My MLOps Journey
My totally un-planned and fortunate journey into the fascinating world of MLOps
Background : ICYMI, Here is a good blurb about MLOps on wikipedia.
MLOps is still in the early stages. Different companies use MLOps, ML Platform or ML Engineering interchangeably to describe this nascent field.
I have a slightly different take purely based on my personal experience.
(Yes, every MLOps post needs a mandatory Venn Diagram as below)
MLOps is a highly multi-disciplinary field with a need to have expertise in at least 2 of the 3 sub-domains. It’s very rare to come across engineers who are good in all 3 sub-domains (I call them MLE unicorns).
My 3 year journey in to MLOps
It all started in January, 2018 at Discover. I was hired to work in a Data Engineering team. Due to an organizational change a new team was formed to evaluate different ML solutions/platforms. I was fortunate to be moved in to that team, and we started the exciting journey of building our own Cloud-Native Data Science Platform.
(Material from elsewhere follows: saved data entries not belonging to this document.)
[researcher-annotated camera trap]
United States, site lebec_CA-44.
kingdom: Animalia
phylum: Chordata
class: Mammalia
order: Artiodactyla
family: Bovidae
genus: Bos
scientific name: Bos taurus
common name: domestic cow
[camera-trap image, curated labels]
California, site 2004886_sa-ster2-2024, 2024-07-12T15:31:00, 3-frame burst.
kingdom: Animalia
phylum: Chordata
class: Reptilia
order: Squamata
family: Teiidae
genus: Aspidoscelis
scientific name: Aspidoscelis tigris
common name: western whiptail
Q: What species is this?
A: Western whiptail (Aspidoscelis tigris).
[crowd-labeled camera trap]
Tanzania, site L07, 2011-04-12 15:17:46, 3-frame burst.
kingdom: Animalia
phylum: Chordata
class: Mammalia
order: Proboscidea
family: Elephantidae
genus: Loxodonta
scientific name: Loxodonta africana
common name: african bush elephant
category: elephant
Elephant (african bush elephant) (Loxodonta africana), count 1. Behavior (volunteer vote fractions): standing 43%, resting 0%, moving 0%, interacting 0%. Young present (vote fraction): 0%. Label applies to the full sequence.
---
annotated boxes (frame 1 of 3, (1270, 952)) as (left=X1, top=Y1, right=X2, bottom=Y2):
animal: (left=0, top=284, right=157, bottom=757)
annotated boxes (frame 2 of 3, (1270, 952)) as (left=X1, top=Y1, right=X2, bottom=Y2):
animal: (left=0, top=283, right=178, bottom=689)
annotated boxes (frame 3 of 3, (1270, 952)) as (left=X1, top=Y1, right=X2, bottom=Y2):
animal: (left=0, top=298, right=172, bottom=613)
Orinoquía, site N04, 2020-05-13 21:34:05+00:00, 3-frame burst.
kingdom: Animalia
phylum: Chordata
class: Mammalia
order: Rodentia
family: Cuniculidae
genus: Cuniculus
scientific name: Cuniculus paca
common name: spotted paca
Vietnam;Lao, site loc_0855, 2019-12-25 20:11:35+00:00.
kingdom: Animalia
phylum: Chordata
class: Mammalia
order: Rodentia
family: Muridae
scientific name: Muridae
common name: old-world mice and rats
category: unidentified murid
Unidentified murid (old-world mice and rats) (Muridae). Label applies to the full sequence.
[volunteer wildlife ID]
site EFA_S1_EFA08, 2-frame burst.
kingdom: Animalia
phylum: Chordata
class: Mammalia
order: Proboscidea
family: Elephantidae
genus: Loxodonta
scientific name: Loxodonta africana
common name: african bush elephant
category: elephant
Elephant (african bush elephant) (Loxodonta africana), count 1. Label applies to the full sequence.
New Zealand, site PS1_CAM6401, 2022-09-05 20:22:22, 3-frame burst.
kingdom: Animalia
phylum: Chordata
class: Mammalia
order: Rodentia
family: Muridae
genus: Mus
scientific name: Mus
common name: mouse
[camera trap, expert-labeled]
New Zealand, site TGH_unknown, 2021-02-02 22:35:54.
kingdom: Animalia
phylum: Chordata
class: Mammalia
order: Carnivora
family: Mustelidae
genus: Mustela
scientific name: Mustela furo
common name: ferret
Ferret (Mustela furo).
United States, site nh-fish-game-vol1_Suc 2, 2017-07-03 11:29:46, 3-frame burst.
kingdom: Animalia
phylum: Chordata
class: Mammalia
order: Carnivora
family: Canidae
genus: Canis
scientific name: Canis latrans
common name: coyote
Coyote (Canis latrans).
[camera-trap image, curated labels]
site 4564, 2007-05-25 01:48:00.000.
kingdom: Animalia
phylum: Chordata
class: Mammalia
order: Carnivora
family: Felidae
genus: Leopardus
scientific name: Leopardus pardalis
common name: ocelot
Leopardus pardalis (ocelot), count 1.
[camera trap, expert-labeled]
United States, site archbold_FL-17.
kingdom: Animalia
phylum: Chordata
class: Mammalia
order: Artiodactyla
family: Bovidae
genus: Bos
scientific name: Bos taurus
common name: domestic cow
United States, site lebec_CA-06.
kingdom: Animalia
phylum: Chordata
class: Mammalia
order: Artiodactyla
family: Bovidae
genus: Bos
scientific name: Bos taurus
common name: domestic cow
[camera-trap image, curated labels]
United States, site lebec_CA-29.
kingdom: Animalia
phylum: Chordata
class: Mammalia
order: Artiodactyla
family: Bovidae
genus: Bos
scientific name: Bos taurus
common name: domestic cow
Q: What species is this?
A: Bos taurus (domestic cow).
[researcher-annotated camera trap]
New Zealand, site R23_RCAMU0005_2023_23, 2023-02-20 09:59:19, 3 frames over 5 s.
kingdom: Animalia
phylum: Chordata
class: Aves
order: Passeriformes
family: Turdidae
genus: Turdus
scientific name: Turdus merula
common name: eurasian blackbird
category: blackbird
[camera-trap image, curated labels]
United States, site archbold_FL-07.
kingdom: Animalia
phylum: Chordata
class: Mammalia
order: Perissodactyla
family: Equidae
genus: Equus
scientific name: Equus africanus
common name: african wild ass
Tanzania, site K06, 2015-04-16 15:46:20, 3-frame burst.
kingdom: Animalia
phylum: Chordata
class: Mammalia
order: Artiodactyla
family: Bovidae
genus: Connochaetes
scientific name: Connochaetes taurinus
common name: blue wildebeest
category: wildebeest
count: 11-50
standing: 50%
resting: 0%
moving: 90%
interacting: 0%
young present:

As I already had experience in Application development with building Web applications, Micro services and CI/CD pipelines, I started working on building those components of the platform. In parallel, I started shadowing other engineers in our team with deep expertise in Docker, Kubernetes, Snowflake and AWS.
2019 was all about developing my own knowledge of Docker, Kubernetes, Snowflake and AWS while continuing to work on Application development.
We as a team encountered lots of interesting challenges with respect to Scalability, Security and Integration of different components of the platform (Kubernetes/OpenShift, AWS and Snowflake).
After several re-designs, we built a scalable platform as a service called AIR9 with the goal to support over 1000 users (Data Scientists, Data analysts & Data Engineers).
By the start of 2020, I became fairly comfortable with Docker, Kubernetes/OpenShift, AWS and Snowflake.
I started getting involved in Data science and Machine learning side of the platform. I was primarily working on Spark on Kubernetes, Jupyter/Python, RStudio/R, MLflow and tuning/troubleshooting Data science and Machine learning workloads.
We are in the middle of some of the most interesting advances in AI/ML. There is lot of hype, but the potential for great breakthroughs in AI/ML is undeniable.
Here is my advice to someone starting or planning to start their MLOps/ML Platform journey.
- Get into this field, if you are passionate and enjoy complexity.
- Make a plan to develop basic competency in multi-disciplines.
- Start with your area of expertise and learn from your team mates with expertise in other sub-domains.
- There is no substitute to the real world experience. So, seek opportunities in the field or adjacent fields like Data engineering or Platform engineering.
- Develop a good work ethic and be willing to be highly collaborative.